§ What the exercise asks
Extract the lines of the material verbatim, starting at the line that contains "Looking at the" and ending at the end of the material.

(Dataset excerpt)

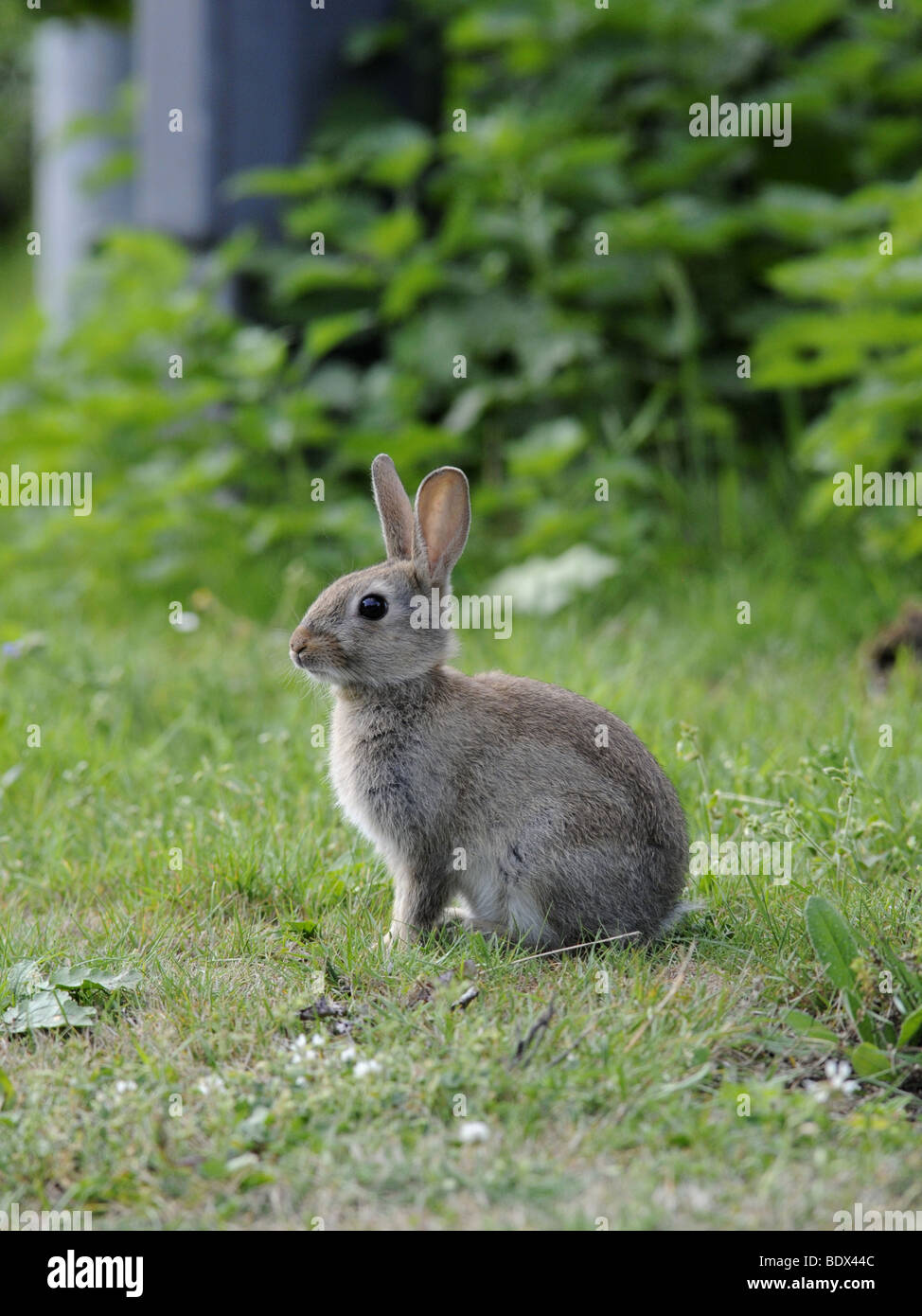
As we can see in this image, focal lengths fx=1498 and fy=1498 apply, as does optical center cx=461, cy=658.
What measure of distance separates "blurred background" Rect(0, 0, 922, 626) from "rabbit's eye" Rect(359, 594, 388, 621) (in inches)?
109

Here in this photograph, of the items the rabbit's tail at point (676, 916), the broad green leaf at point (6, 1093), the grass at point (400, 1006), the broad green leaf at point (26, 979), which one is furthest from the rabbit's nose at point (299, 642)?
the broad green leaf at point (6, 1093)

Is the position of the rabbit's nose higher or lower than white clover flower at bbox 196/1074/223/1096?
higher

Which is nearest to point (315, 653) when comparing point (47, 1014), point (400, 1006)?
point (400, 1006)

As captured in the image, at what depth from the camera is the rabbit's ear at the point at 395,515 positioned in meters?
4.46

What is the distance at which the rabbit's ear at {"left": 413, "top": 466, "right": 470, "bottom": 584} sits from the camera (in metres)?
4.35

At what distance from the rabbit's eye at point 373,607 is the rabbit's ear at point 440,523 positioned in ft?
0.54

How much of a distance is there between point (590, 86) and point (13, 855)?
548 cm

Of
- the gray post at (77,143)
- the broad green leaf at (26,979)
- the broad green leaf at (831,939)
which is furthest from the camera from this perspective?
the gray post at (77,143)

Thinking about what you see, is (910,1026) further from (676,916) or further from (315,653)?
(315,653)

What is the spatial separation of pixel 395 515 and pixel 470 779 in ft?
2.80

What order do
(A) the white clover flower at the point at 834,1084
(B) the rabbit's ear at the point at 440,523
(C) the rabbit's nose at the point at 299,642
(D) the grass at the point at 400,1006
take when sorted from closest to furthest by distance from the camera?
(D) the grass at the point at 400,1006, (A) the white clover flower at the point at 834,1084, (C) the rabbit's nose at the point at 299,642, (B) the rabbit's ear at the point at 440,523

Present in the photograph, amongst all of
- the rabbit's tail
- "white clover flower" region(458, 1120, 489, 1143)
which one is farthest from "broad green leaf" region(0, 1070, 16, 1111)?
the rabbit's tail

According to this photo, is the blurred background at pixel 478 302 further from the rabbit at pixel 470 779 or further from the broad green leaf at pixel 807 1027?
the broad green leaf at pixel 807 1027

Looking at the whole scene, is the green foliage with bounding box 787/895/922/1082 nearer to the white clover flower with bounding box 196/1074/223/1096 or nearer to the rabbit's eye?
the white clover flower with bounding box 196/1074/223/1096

§ Output
Looking at the whole scene, is the green foliage with bounding box 787/895/922/1082 nearer to the white clover flower with bounding box 196/1074/223/1096 or nearer to the rabbit's eye?
the white clover flower with bounding box 196/1074/223/1096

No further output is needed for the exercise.